# What is the major problem of your country?



## pjk (Nov 28, 2007)

I saw this topic on another forum, and since this forum is pretty spread out internationally, I figured I'd ask here.

What is the major problem of your country?

I'm in America (USA), and I think our biggest problem now is resolving the war issue, then slowing the burning of fossil fuels .


----------



## FU (Nov 28, 2007)

Singapore.

i'd have to say, the over emphasis on academic abilities in the education system, the fast pace of life (although it is a key to sustainable economic development), and the lack of grace in many (eg. rushing for seats in trains and buses, cutting queues isn't rare)


----------



## magicsquares (Nov 28, 2007)

Philippines...

We, ourselves, I guess...


----------



## Stefan (Nov 28, 2007)

Humankind.


----------



## Johannes91 (Nov 28, 2007)

School .


----------



## guusrs (Nov 28, 2007)

Netherlands: Too much people!
(but still too less cubers)


----------



## gillesvdp (Nov 28, 2007)

No government for 6 months now


----------



## Lotsofsloths (Nov 29, 2007)

> I'm in America (USA), and I think our biggest problem now is resolving the war issue, then slowing the burning of fossil fuels .


I'd have to agree about the war, and the government doesn't want to cut fossil fuels, for the say it will ruin the economy, but, as you said before; thats not a big issue at the moment.


----------



## ExoCorsair (Nov 29, 2007)

Imperialistic government, weak & corrupt officials, crap educational system, ignorant/apathetic public, and Social Security. The war is bad too, but that's a result of the above.


----------



## hdskull (Nov 29, 2007)

Di-ck and Bush.


----------



## tim (Nov 29, 2007)

The major problem of "my" country is, that it's a country. But that's probably a humankind issue.


----------



## 4GO57O (Dec 14, 2007)

Philippines: corrupt officials...
too much demodracy...spoiled people
too much people


----------



## deadalnix (Dec 14, 2007)

France.

The fear of the reform.


----------



## CorwinShiu (Dec 14, 2007)

Lotsofsloths said:


> > I'm in America (USA), and I think our biggest problem now is resolving the war issue, then slowing the burning of fossil fuels .
> 
> 
> I'd have to agree about the war, and the government doesn't want to cut fossil fuels, for the say it will ruin the economy, but, as you said before; thats not a big issue at the moment.
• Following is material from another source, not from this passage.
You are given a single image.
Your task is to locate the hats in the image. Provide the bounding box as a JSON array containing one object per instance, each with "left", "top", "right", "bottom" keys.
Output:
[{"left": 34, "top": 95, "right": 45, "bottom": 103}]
After the war, I would say our economy. The dollar is dropping like crazy. Also, obesity is a pretty big problem; but that goes for almost every country.


----------



## badmephisto (Dec 16, 2007)

Canada:
-letting people with PhD's in, and then have them work in taxi cabs


----------



## Dene (Dec 17, 2007)

New Zealand.... I would say the pro-liberal government, although that may just be because I'm conservative, but let us be honest, we no longer have jails, we instead have "corrections-facilities", we have NO RIGHT to punish mis-behavours, only to tell them what they did wrong, which results in a lot of teenagers who think they can get away with anything - and do (in terms of education/smoking/drugs/sex/suicide etc etc). I could go on, but I won't (I'm also a teenager btw, and I cannot wait to rid my self of such a demeaning title).


----------



## AvGalen (Dec 17, 2007)

I think that most people are not enjoying life enough, but they seem to think they have the right to be happier. So they blame work, responsibilities, politics, traphic or whatever because those are problems they cannot solve by themselves.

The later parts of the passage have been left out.